Других учителей помню меньше, кого по имени-отчеству, кого по прозвищу, внешности, характеру. Преподавательницу математики Комиссарову называли «бегемот». Своей внешностью, ростом, тучностью, никогда не улыбающимся лицом, она действительно напоминала бегемота. Несмотря на такую внешность она пользовалась уважением, ее слушались и боялись самые отпетые лодыри и хулиганы. Полной противоположностью ей был учитель физики. По внешнему виду это был твердый, суровый мужчина, похожий на немецкого грозного фельдмаршале Гинденбурга, а по характеру безвольный и мягкотелый, , на его уроках ученики творили что хотели. Тепло вспоминаю пожилую учительницу географии с мягкими, приятными чертами лица и таким же мягким, обходительным характером. Фамилия у нее была Полуэктова, а вот имя-отчество забылось. С такой же теплотой вспоминаю учительницу ботаники и зоологии Аксенову Елизавету Михайловну, пожилую женщину, которая относилась ко мне почему-то с большой добротой и заботливостью. Ее предмет я не любил, все эти пестики-тычинки, туфельки-инфузории совершенно меня не интересовали, но чтобы не огорчать эту милую и добрую ко мне женщину, я старался учиться по ее предмету как можно лучше.
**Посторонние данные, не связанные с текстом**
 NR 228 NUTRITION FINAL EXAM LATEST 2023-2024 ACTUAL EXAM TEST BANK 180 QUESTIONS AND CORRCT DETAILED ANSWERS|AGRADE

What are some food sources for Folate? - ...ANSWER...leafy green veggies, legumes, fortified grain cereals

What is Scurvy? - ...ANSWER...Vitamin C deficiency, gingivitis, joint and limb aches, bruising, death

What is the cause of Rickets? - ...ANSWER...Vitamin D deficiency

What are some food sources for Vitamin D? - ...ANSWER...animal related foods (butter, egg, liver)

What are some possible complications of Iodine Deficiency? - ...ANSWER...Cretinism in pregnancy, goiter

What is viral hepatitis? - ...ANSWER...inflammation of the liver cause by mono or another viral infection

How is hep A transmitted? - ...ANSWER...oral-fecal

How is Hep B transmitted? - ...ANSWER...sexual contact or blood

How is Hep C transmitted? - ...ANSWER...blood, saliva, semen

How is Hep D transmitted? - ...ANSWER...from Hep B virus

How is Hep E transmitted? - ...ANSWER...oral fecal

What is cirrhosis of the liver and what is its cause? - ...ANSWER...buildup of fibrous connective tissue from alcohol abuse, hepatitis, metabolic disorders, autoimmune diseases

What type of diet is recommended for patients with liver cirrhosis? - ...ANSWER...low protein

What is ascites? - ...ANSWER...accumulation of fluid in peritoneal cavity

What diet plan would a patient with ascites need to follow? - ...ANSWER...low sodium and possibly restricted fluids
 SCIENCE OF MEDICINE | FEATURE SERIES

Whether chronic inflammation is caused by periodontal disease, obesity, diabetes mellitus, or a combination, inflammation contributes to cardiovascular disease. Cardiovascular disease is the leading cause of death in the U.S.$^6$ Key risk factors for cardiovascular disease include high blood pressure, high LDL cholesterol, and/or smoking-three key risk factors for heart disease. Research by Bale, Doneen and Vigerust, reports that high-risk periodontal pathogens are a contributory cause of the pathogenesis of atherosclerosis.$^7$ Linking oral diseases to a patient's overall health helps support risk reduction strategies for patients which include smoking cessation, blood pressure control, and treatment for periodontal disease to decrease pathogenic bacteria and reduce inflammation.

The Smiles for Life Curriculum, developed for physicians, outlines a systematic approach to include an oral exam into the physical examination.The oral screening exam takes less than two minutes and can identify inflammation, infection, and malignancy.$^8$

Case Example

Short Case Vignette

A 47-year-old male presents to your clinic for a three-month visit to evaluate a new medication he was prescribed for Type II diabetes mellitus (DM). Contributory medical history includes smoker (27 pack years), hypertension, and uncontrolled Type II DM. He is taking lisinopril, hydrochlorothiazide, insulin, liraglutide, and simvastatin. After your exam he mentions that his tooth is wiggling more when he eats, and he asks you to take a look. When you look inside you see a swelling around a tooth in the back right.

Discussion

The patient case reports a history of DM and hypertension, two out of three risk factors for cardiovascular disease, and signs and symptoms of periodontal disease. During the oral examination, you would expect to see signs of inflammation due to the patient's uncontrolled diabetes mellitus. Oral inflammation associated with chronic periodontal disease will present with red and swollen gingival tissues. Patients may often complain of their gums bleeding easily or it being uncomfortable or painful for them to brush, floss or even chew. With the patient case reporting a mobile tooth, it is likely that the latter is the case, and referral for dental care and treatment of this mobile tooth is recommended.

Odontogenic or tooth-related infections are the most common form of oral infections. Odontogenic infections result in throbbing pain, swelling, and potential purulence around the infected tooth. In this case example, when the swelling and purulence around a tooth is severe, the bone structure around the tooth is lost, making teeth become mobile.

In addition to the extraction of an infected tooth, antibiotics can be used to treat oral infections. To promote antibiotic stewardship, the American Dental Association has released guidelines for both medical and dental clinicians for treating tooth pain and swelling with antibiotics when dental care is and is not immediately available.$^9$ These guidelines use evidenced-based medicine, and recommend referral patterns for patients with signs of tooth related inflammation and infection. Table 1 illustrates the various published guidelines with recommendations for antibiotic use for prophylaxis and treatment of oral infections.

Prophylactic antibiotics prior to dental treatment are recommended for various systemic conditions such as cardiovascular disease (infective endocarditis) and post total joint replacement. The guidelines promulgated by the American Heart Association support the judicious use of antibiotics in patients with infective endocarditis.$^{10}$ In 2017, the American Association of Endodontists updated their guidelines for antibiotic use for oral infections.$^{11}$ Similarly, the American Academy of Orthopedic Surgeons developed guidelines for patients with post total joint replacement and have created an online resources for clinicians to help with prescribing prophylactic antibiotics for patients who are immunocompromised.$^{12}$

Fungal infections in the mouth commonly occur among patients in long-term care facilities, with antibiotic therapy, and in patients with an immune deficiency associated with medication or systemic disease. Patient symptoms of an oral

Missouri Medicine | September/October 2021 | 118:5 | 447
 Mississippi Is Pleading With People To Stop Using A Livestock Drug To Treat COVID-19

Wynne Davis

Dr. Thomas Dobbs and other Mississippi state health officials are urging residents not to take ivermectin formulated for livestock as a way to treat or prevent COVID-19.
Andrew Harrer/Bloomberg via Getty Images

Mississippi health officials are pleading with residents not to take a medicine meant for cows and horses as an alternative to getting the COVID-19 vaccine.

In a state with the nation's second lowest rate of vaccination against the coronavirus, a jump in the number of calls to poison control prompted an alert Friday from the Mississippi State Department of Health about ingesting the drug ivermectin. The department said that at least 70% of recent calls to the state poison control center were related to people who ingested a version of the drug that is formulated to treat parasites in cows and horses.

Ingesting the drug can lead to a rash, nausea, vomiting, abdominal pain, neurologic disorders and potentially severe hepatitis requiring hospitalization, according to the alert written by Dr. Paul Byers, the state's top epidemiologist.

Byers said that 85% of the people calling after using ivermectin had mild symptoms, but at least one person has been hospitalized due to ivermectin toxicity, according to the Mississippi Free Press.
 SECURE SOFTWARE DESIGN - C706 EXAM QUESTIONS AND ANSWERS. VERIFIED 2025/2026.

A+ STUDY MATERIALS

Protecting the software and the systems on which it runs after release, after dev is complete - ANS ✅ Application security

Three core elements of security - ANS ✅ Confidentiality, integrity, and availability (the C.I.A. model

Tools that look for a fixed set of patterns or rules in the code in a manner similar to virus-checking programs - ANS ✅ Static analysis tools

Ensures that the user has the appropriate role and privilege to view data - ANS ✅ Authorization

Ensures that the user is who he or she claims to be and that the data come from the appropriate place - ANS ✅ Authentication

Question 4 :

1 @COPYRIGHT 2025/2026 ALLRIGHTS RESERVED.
Хорошо помню преподавателя черчения и рисования Сысоева, с сыном которого я учился в одном классе. Мне иногда приходилось бывать у них в квартире, стены которой были увешаны картинами и рисунками из жизни Италии и Швейцарии, выполненными старшим Сысосевым, которому довелось побывать там еще до революции. Видимо это обстоятельство, то есть посещение зарубежных государств, могло послужить причиной ареста обоих родителей Гоши. В то, что они враги народа, мы никак не могли поверить, это были добрые, стеснительные, интеллигентные люди. Десятый класс Георгий заканчивал без родителей, и хотя он был отличником и замечательным рисовальщиком, унаследовавшим этот талант от отца, поступить в институт ему не удалось. Только вернувшись с войны, он поступил в Ленинградский архитектурный институт, закончил его и прославился как один из ведущих архитекторов Минска. За создание архитектурных ансамблей Минска ему и сотрудникам его мастерской была присуждена Государственная премия.